Лютый остров
Шрифт:
Только тут я увидел детей, что сгрудились у другой лодки. Кнежьи воины ходили меж них, пересчитывали, одну девчонку к бабам кинули – та кричала и из рук рвалась, да что она против них... Глядел я – и ног под собой не чуял. Да как я могу смотреть на это? Как могу?
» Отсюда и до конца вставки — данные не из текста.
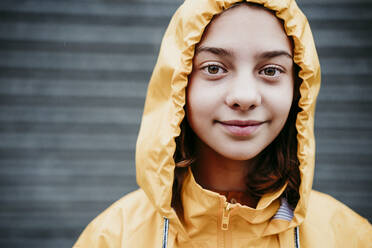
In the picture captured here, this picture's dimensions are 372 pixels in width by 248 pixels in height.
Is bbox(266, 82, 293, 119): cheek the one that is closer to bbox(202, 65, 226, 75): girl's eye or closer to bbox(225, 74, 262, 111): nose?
bbox(225, 74, 262, 111): nose

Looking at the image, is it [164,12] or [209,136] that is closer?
[209,136]

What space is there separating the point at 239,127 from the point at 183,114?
24 centimetres

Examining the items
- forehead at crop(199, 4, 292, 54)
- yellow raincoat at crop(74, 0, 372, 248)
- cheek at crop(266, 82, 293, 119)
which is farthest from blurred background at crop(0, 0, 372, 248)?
cheek at crop(266, 82, 293, 119)

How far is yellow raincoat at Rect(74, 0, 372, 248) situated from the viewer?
1.31m

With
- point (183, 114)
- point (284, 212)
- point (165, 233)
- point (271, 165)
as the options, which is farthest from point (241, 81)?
point (165, 233)

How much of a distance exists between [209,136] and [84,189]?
2029 mm

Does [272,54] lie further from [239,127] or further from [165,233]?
[165,233]

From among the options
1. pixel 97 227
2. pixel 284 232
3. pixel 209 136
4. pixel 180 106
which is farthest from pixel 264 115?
pixel 97 227

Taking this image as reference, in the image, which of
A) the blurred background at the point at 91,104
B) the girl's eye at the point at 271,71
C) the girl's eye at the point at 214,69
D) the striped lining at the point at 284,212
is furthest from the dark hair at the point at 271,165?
the blurred background at the point at 91,104

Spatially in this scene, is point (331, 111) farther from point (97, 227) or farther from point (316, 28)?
point (97, 227)

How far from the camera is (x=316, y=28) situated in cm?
290

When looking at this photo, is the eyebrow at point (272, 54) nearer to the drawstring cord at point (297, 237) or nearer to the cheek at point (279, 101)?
the cheek at point (279, 101)

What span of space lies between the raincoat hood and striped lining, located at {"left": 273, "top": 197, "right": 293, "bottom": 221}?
0.02 metres

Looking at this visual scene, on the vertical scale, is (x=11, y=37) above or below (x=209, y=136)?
above
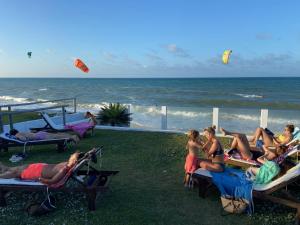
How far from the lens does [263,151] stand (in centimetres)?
638

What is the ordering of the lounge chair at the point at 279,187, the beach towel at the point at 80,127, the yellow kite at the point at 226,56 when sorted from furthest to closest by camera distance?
the yellow kite at the point at 226,56, the beach towel at the point at 80,127, the lounge chair at the point at 279,187

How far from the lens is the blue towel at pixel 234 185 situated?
4.18 m

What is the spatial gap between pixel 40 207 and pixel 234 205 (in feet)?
8.52

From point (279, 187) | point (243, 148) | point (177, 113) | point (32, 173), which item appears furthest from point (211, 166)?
point (177, 113)

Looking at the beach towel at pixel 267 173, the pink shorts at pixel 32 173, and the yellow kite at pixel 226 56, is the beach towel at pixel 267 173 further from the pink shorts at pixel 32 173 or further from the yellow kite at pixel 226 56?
the yellow kite at pixel 226 56

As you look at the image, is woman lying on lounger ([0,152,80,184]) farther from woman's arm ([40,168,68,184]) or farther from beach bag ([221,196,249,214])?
beach bag ([221,196,249,214])

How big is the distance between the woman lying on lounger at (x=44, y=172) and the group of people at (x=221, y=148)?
1886mm

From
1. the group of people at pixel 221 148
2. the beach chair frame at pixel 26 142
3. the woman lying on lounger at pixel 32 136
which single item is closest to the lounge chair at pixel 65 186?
the group of people at pixel 221 148

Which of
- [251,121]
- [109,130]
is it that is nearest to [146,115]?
[251,121]

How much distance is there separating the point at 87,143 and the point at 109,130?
200 centimetres

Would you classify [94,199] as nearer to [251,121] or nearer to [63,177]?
[63,177]

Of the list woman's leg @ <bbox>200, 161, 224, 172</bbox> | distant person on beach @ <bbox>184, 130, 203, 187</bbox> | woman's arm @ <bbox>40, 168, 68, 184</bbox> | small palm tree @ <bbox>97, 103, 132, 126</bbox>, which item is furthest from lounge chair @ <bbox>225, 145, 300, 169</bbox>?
small palm tree @ <bbox>97, 103, 132, 126</bbox>

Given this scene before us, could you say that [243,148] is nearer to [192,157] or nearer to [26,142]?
[192,157]

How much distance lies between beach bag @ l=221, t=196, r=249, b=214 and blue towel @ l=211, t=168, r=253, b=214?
0.06 metres
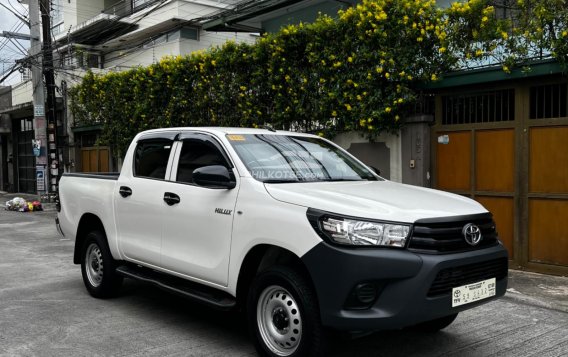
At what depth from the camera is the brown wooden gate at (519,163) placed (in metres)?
7.25

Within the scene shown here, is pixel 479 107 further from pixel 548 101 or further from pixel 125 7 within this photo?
pixel 125 7

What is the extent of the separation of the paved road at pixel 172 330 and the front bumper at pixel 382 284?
575mm

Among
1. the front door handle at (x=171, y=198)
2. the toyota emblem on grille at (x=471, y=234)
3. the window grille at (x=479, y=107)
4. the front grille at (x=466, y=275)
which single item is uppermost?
the window grille at (x=479, y=107)

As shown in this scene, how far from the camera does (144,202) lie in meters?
5.29

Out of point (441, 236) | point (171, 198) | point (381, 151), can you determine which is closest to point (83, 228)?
point (171, 198)

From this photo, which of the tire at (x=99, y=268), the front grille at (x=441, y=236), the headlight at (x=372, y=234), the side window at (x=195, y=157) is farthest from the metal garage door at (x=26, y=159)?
the front grille at (x=441, y=236)

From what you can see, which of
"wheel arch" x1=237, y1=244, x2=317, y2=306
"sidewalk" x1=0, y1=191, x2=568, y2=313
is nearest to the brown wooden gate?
"sidewalk" x1=0, y1=191, x2=568, y2=313

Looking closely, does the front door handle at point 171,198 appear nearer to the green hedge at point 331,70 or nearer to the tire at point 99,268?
the tire at point 99,268

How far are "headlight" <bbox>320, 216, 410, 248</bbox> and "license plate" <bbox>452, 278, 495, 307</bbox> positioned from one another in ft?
1.78

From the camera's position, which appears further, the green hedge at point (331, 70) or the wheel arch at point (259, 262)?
the green hedge at point (331, 70)

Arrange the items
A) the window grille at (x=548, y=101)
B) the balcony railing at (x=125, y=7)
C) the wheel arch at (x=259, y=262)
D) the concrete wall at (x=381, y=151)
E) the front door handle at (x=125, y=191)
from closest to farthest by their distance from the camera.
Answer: the wheel arch at (x=259, y=262) → the front door handle at (x=125, y=191) → the window grille at (x=548, y=101) → the concrete wall at (x=381, y=151) → the balcony railing at (x=125, y=7)

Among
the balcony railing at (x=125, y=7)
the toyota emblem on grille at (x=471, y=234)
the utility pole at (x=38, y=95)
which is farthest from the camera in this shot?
the balcony railing at (x=125, y=7)

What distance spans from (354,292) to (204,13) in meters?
21.7

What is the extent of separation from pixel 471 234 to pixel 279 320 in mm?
1516
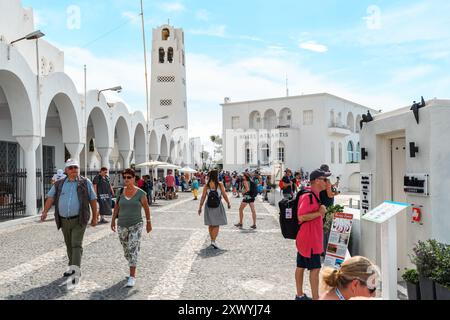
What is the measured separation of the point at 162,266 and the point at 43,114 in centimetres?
898

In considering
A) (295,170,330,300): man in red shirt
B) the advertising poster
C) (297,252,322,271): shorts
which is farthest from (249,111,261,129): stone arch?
(297,252,322,271): shorts

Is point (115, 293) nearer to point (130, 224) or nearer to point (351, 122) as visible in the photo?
point (130, 224)

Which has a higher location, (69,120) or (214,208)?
(69,120)

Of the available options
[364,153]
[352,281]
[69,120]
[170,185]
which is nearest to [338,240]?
[364,153]

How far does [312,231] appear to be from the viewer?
4547mm

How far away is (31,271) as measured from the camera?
622cm

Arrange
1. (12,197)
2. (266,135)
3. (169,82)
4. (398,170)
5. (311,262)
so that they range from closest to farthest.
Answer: (311,262)
(398,170)
(12,197)
(169,82)
(266,135)

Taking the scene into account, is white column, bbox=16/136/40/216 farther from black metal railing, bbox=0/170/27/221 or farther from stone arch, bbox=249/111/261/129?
stone arch, bbox=249/111/261/129

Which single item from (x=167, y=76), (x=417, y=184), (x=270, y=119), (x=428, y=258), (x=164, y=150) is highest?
(x=167, y=76)

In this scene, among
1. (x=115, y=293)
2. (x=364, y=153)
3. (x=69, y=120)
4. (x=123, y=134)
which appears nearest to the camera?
(x=115, y=293)

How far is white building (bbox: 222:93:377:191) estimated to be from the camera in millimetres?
41875

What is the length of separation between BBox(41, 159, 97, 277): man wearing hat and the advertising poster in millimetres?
3454

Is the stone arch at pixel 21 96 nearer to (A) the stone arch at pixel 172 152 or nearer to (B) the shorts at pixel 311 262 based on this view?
(B) the shorts at pixel 311 262

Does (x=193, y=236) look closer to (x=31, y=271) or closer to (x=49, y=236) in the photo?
(x=49, y=236)
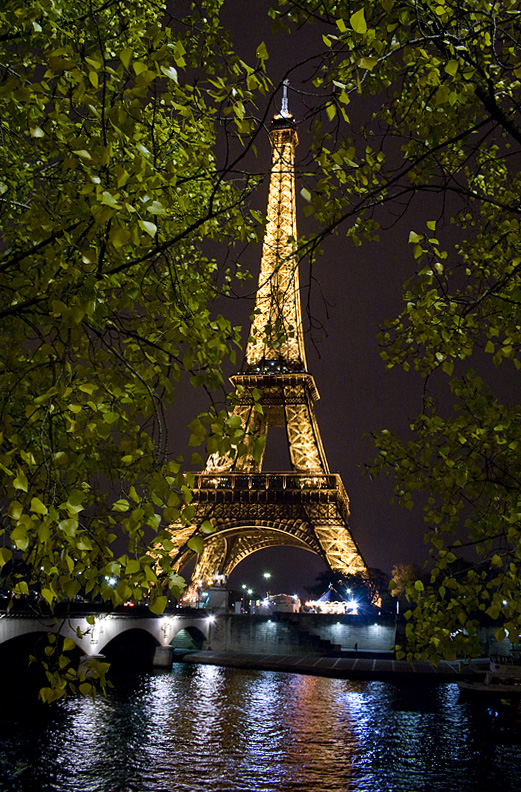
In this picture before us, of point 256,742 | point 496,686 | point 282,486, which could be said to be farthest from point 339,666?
point 256,742

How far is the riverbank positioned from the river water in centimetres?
557

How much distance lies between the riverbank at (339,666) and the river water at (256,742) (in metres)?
5.57

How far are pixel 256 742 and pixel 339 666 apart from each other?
65.1 feet

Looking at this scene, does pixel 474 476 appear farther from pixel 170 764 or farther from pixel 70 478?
pixel 170 764

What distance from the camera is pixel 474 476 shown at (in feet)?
22.5

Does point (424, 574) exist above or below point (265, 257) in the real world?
below

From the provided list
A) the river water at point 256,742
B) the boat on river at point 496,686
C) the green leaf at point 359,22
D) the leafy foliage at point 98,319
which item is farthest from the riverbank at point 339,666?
the green leaf at point 359,22

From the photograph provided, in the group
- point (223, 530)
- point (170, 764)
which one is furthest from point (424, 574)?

Спрашивал себя – и ответа не знал, а все одно стоял на месте и смотрел.
Отчего-то, когда домой шли, не мог я глядеть на Счастливу. Та щенка к груди прижимала, гладила его, болтала ласково, ровно с дитем. Я подумал, что никогда ей так свое дитя к груди не прижать, – и едва не завыл в голос. Щенок нос ей лизнул, она засмеялась. Посмотрела на меня радостно, благодарно, будто я сам ей этого щенка принес и подарил.
А я глядел и думал: нет, взвою, Горьбога бы по мою душу, точно взвою сейчас!
Слов
Едва сойдя на берег и кончив обниматься с женой и дочкой, кнеж скликал совет.
На совет тот явилась вся его дружина. Спрашивал он, правда, только командиров своих, остальные стояли вдоль стен, помалкивали, кнежьи слова на ус мотали. Озабочен был Среблян, по лицу его тучи ходили, в глазах молнии посверкивали. Сошлись на одном: в поход идти надо, причем скоро. На судах, что море себе в дань забрало, зерно везли – неровен час будет Салхан-град голодать. Полей, что меж городом и скалами лежат, все одно не хватит, чтобы и город, и рудники прокормить. Беда была в том, что и уцелевшие корабли сильно потрепало в буре, чинить их было надобно, на то требовалось много дерева, а где его взять? Порешили один корабль починить, на нем пойти к Даланайским берегам, напасть там на поселение, привезть все, что надобно... Слушал и хмурился кнеж. Я стоял близ его кресла, где мне теперь по уставу было место отведено, и больше на него смотрел, чем слушал, что люди его говорят. Не любо ему было то, что они говорили. Видел я, что не хочет он снова этим летом ходить в набег – не хочет, а надо. Любопытно, один ли я это заприметил или нет? До того Сребляна все это встревожило, что не усидел он на месте, встал и стал прохаживаться по горнице, пока люди его наперебой говорили, сильными пальцами рассеянно волосы назад убирал. И чудилось мне, будто мыслью он далеко...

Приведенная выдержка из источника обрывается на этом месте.